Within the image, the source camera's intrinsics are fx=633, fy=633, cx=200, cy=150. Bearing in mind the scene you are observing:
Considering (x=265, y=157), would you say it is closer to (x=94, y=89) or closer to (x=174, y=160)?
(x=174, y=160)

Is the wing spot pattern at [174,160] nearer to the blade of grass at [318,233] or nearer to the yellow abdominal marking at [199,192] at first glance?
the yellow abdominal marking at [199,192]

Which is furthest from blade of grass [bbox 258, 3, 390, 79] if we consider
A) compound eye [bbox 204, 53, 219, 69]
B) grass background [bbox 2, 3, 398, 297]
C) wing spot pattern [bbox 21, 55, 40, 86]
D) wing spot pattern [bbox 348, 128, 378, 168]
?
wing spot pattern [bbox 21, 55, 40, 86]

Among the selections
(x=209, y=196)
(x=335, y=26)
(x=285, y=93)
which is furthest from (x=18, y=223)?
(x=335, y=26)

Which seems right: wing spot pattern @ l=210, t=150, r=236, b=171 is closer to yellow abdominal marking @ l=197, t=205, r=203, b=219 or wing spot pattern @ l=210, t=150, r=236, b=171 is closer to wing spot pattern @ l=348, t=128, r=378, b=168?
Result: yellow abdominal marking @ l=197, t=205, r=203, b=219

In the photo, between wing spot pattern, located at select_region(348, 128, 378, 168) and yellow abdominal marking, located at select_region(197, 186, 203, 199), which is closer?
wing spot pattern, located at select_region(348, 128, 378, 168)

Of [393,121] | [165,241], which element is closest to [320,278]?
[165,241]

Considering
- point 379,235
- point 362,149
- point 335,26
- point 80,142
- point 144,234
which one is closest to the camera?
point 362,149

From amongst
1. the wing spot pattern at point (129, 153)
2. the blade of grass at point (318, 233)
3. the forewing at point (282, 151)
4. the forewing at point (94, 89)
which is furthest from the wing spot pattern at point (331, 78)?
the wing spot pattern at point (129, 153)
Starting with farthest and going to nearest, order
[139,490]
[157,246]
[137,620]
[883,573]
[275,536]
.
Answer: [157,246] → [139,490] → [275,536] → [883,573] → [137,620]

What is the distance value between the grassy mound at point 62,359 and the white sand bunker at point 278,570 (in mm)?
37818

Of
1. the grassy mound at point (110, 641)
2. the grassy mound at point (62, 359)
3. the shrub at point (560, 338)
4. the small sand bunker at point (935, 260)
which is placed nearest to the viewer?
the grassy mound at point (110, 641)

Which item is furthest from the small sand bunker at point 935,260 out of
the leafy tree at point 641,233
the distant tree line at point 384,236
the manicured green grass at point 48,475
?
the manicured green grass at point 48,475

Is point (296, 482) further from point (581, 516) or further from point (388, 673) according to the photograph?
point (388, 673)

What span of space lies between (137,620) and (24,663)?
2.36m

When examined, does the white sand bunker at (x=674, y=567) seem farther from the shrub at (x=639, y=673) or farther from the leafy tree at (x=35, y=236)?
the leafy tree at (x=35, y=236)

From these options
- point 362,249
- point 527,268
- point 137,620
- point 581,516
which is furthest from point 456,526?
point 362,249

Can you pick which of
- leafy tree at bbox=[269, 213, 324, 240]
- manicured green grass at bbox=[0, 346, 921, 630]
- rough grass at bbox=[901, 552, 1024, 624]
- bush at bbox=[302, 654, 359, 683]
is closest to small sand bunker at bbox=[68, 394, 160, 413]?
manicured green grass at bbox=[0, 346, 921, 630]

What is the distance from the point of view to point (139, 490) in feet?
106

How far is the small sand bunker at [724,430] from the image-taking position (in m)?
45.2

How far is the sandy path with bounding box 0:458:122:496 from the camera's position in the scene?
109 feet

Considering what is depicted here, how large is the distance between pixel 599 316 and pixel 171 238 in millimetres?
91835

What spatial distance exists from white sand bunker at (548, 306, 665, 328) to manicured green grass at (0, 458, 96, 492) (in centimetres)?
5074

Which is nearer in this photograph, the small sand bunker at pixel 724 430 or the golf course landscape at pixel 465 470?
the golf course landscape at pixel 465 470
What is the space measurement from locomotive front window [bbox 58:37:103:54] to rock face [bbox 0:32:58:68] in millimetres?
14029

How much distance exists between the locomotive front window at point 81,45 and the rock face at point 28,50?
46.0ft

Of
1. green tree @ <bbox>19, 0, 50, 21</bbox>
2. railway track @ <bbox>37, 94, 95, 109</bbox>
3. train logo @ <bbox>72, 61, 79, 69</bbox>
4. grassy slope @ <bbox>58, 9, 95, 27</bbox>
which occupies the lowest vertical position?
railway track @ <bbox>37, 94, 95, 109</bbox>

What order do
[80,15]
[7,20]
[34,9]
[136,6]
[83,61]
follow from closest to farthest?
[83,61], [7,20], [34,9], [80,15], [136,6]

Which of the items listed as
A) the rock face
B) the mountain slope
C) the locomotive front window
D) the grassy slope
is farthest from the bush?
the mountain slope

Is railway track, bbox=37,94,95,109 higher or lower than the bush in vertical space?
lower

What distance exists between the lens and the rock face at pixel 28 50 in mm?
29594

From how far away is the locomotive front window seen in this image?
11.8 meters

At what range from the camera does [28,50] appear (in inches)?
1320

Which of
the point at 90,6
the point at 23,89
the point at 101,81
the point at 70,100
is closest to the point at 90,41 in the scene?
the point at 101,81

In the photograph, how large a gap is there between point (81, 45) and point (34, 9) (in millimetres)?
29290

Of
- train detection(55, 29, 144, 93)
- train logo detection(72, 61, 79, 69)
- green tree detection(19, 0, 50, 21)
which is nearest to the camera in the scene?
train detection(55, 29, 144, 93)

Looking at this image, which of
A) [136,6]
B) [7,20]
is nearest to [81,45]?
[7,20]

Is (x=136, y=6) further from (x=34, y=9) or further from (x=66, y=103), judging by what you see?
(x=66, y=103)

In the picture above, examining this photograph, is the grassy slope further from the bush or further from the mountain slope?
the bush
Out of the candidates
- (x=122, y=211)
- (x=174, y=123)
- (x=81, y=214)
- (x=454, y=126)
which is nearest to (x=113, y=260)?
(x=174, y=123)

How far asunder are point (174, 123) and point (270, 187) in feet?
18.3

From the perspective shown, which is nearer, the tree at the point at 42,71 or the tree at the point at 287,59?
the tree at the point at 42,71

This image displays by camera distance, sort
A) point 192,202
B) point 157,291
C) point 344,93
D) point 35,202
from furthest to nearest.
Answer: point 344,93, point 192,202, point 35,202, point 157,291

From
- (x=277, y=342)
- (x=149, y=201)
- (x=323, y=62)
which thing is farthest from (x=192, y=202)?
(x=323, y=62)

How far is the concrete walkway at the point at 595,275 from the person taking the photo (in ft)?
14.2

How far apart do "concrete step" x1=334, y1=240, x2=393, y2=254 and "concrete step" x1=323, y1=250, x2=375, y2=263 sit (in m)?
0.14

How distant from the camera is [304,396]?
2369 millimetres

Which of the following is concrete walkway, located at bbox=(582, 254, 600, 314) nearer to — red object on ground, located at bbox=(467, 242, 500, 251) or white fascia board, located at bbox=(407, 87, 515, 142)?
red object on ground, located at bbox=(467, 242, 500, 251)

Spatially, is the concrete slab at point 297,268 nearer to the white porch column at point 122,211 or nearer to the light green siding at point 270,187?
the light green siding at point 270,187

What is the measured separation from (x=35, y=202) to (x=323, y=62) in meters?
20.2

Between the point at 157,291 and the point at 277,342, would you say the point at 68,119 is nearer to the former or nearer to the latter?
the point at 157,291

What is asked:
Write out again, word for word, every line from the one containing "Which of the following" through the last line of the records, including both ends.

Completed task:
Which of the following is concrete walkway, located at bbox=(582, 254, 600, 314) nearer to — red object on ground, located at bbox=(467, 242, 500, 251) or white fascia board, located at bbox=(407, 87, 515, 142)?
red object on ground, located at bbox=(467, 242, 500, 251)

Spatially, is the concrete slab at point 297,268 nearer to the white porch column at point 122,211 or nearer to the light green siding at point 270,187?
the light green siding at point 270,187

What is the measured separation from (x=35, y=202) to (x=323, y=62) in meters?
20.2

Between the point at 157,291 and the point at 277,342, would you say the point at 68,119 is nearer to the former or nearer to the latter?
the point at 157,291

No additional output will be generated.